Le hard rock vintage, celui des 80’s, a encore de beaux jours devant lui tant il existe, en France et ailleurs, d’irréductibles inconditionnels du genre. Prism A fait partie de ceux-là. Fondé sur les cendres de Prism, le groupe orléanais (ou presque) a publié en 2020 ADN, un premier Ep de 4 titres forgés dans ce heavy rock entrainant et enjoué. Le combo revient aujourd’hui, fin 2023 en réalité, avec son premier album, le fort bien (sinon originalement) intitulé Way of life.
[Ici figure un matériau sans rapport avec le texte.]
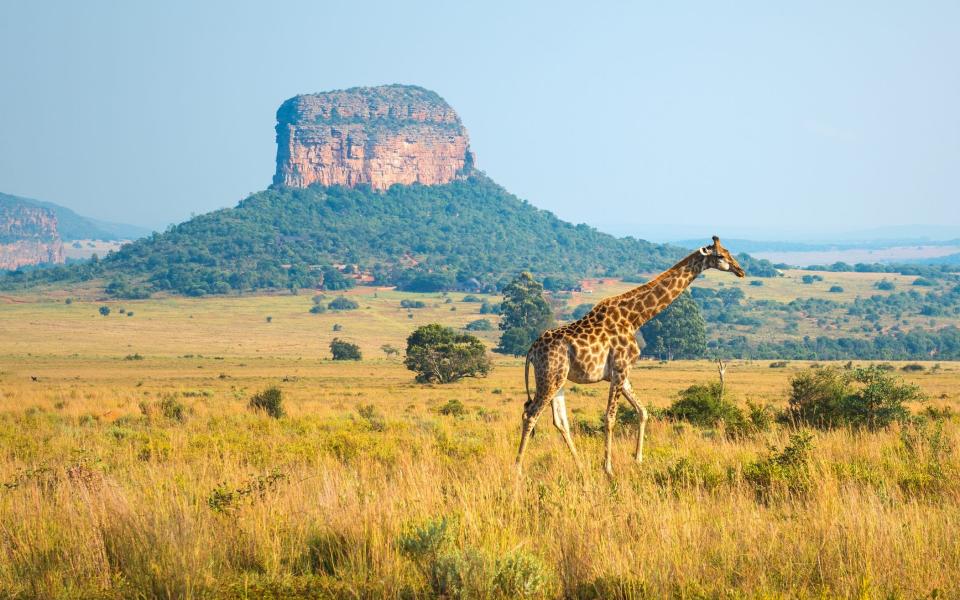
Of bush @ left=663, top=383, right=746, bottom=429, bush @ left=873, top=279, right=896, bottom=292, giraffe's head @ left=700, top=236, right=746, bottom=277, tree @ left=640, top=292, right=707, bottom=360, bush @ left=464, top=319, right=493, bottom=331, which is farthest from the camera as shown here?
bush @ left=873, top=279, right=896, bottom=292

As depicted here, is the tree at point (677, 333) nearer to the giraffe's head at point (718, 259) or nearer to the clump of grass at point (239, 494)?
the giraffe's head at point (718, 259)

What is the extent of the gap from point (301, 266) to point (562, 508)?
17023 centimetres

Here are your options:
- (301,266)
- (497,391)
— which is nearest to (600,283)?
(301,266)

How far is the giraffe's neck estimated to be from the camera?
35.0 ft

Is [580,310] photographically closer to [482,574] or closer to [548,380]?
[548,380]

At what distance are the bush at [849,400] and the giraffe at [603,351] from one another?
6.87 metres

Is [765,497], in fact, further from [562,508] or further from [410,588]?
[410,588]

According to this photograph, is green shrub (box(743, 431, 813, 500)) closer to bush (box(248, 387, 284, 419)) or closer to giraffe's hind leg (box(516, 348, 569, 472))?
giraffe's hind leg (box(516, 348, 569, 472))

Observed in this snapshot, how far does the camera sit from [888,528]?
651 centimetres

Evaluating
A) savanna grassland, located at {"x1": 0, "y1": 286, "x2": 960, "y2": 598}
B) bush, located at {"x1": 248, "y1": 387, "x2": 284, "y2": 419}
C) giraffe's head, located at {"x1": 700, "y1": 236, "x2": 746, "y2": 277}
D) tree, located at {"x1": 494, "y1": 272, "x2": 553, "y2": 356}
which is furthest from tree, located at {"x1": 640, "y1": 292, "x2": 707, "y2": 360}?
giraffe's head, located at {"x1": 700, "y1": 236, "x2": 746, "y2": 277}

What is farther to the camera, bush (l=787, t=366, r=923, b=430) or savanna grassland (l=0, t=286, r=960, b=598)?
bush (l=787, t=366, r=923, b=430)

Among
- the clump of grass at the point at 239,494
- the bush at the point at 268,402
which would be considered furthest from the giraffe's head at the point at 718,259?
the bush at the point at 268,402

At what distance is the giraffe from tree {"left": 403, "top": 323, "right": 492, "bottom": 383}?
43.7 metres

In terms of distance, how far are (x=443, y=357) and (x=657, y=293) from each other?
1842 inches
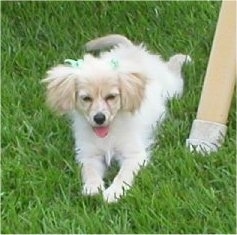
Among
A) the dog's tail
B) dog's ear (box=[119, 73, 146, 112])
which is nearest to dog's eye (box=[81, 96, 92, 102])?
dog's ear (box=[119, 73, 146, 112])

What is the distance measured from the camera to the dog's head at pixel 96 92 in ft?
11.3

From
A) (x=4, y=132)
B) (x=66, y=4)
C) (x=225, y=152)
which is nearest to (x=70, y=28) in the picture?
(x=66, y=4)

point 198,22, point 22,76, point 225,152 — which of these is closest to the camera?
point 225,152

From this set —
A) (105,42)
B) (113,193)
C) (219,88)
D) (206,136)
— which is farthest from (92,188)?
(105,42)

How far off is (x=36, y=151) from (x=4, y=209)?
1.45ft

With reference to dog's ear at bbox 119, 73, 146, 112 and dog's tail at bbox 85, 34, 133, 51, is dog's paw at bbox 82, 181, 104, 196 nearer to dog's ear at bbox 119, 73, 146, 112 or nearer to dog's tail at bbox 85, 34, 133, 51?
dog's ear at bbox 119, 73, 146, 112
L’album composé de 9 titres fleure bon les années 80 avec toutes ses références: du hard rock classieux avec ses guitares enjouées (Tell me why, Burn the ground, Pink mussels, Way of life), ses références aux grands du genre (Crazy night qui évoque un certain Kiss, l’indispensable ballade à mi parcours No more tears rappelle un autre certain Ozzy), son origine Made in France et ses – charmantes – fautes d’anglais (Fight all days – j’eus préféré « Fight every day »…) Si Prism A ne réinvente rien, on sent un groupe passionné qui cherche seulement, simplement, à se faire plaisir, sérieusement mais sans jamais se prendre au sérieux. Et de cette manière, le groupe a de quoi emmener l’auditeur avec lui. Nous irons avec plaisir découvrir ce que donne Prism A sur scène le 13 avril prochain à Cléry Saint André en ouverture des incontournables Sortilège. En attendant, on reprendra bien une dose de ce Way of life qui nous replonge dans nos années d’adolescence.

VENUS WORSHIP: Relapse

France, Grunge (Démo, 2024)

A peine formé en 2023, voilà que le trio parisien Venus Worship s’enferme en studio pour nous proposer un premier jet de ses aspirations rock n rollesques. Composé de Marko Simic (chant et guitare), Megan Casey (basse) et Marie Courant (batterie), le trois se lancent avec ces 5 titres proposés sur Relapse dans un rock engagé et contestataire. Féministes jusqu’au bout des ongles, dénonçant toute forme « d’injustice » (je le mets volontairement entre guillemets ce mot, tant ce qui est juste pour les uns peut sembler injuste à autrui, et inversement. Débat philosophique ouvert!), ou de discrimination, le jeune groupe n’hésite pas à l’ouvrir et le fait savoir. Dès Escape, on se trouve en terrain familier tant l’ombre de Nirvana envahi la pièce au cours de l’écoute. Musicalement efficace, le chant à la Cobain manque cependant quelque peu de rage et de détermination (c’est l’un des rares reproches, avec un son brut qui manque de rondeurs, que l’on peut trouver à ce premier essai, mais la voix de Marko s’affirmera, comme la production, avec le temps. Normalement.) La force de Relapse, toutefois, est de proposer 5 morceaux qui ne se répètent pas et qui évoquent d’autres influences que sont les Smashing Pumpkins, Alice In Chains ou autres RATM: So it’s war est tout en contrastes entre grunge et rock direct, le morceau titre est plus lent et plus oppressant que lourd, Never give up se rapproche du rock alternatif noisy tandis que MJ vient clore avec entrain ce premier essai. Une nouvelle belle promesse qui mérite d’être découverte.